Punishment or Rehabilitation?
So yesterday Troy Davis was executed for a crime he may not have committed and it’s got me thinking again about the justice system.
Is it there for punishment or rehabilitation?
There seems to be 2 camps here, one who claims that society would break down if we’re not tough on criminals and give harsh punishments and one that says that we need to rehabilitate criminals and improve society that way.
It seems to me to be quite clear that the death penalty is abhorrent, morally wrong and simply lowers the judicial system to the same level as the criminals who commit serious crimes. How can we suggest with a straight face that the way to deter people from harming others is to threaten to harm them? It’s also quite clear to me that the death penalty doesn’t work as a deterrent any more than extended prison sentences do. What we really need is to provide people who find themselves in prison with the best chance of turning their lives around when they get out. We need to ensure that they are educated and have a chance at employment. We need to ensure that they have viable alternatives to a life of crime.

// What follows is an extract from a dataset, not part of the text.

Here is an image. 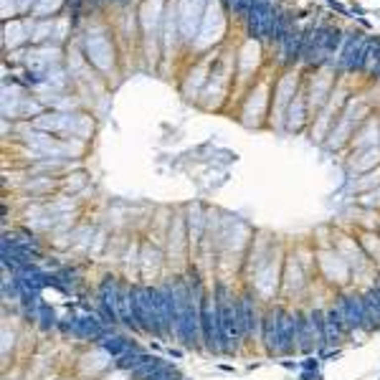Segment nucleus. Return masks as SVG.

I’ve heard people complain why should they get free education and special treatment when others have to pay? I think we need to look at the circumstances that lead to people committing crimes in the first place. If you’re born into a deprived area where the norm is to take drugs, drink in excess and use violence as a communication tool then chances are you don’t consider the alternatives. The person born into a middle class family and one born into a deprived area don’t start with equal life chances.
We need to find ways to break the cycle of crime, of violence and of inequality.
We must in this day and age, with all the experience of the past, be able to find solutions that allow us to balance punishment, deterrence and rehabilitation. Then we’ll have a better, safer society.
Until we can achieve that surely we can at least act like humans and rid the world of the death penalty.